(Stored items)

"""

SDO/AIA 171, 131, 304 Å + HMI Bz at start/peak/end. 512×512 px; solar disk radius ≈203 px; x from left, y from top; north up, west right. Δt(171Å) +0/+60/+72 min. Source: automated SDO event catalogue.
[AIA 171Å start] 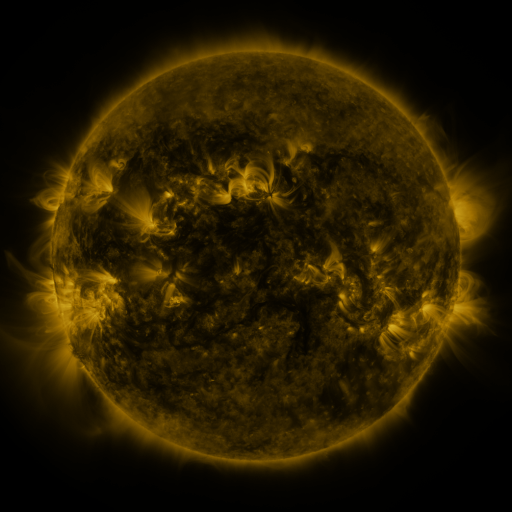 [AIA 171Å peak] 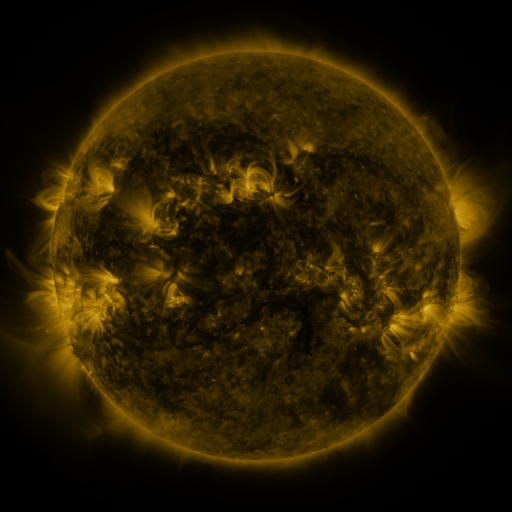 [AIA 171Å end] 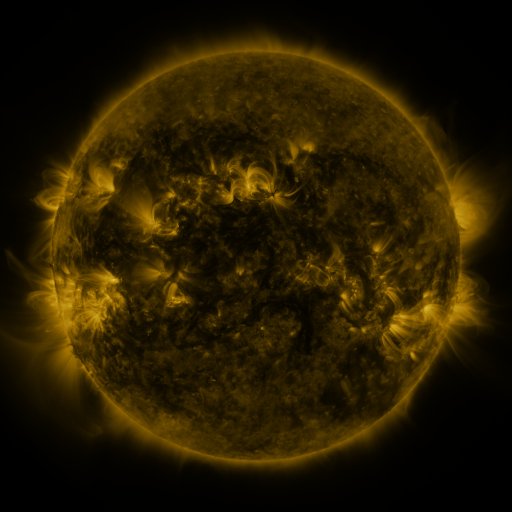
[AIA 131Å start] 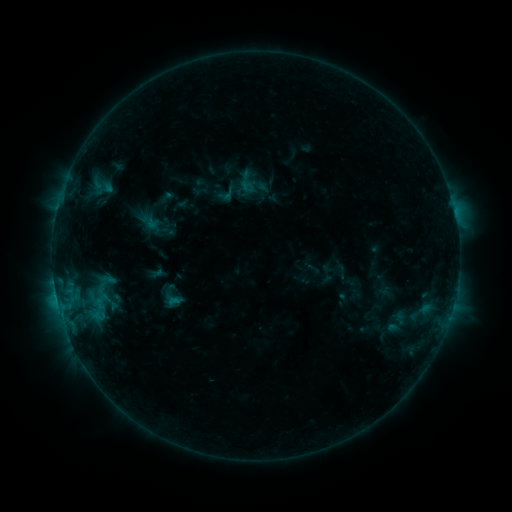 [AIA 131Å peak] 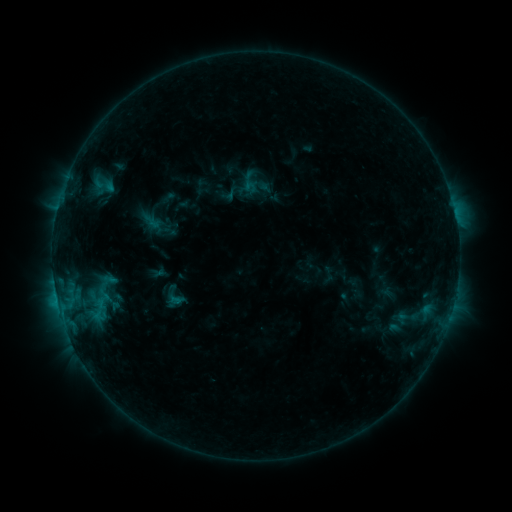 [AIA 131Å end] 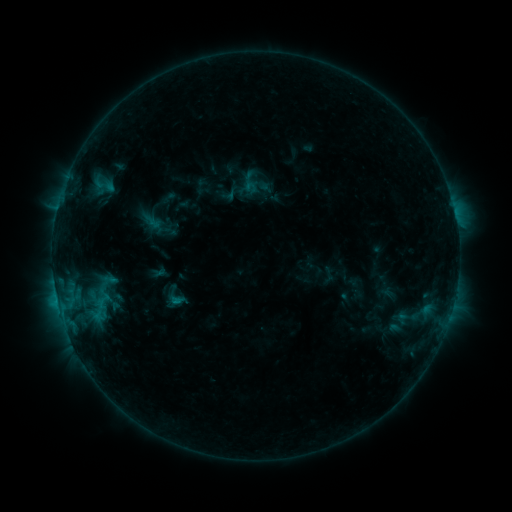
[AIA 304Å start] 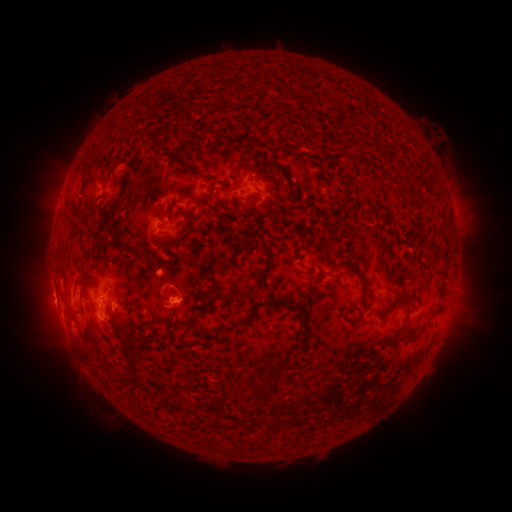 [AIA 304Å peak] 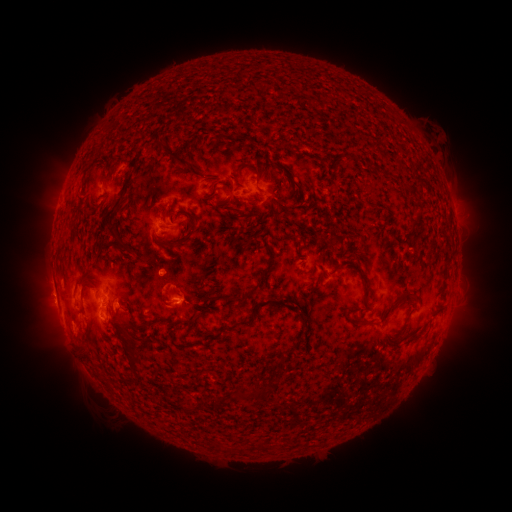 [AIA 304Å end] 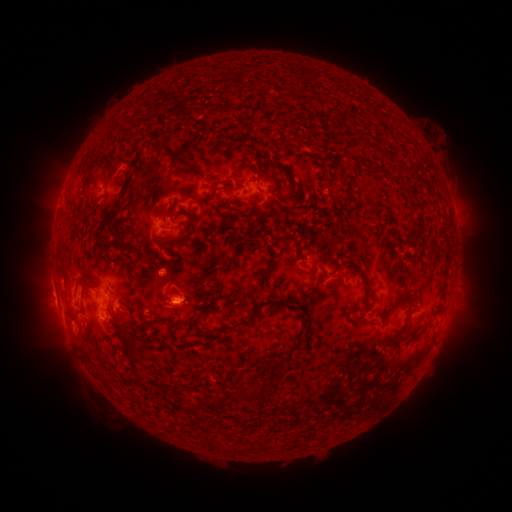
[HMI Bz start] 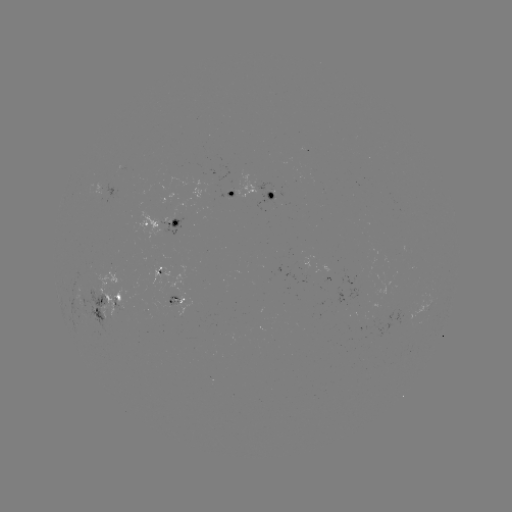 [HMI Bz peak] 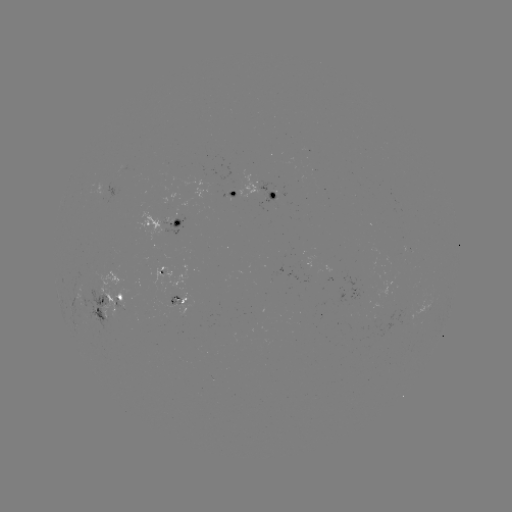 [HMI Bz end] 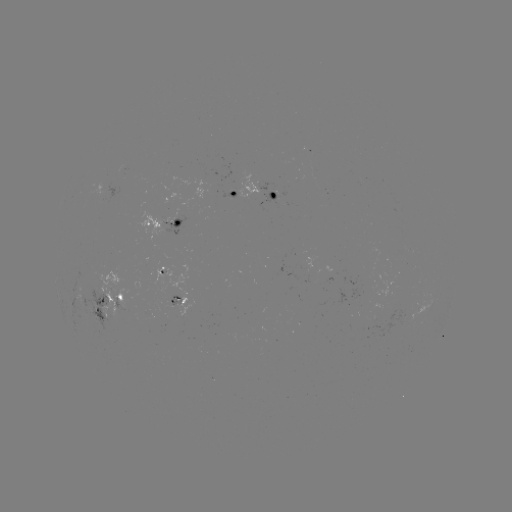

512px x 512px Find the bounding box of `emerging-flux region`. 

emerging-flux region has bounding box [162, 201, 183, 234].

"""

- _What this task involves_: Across the entries above, find each line with the word "emerging" and please copy it out.

- _Answer section_:
512px x 512px Find the bounding box of `emerging-flux region`. 
emerging-flux region has bounding box [162, 201, 183, 234].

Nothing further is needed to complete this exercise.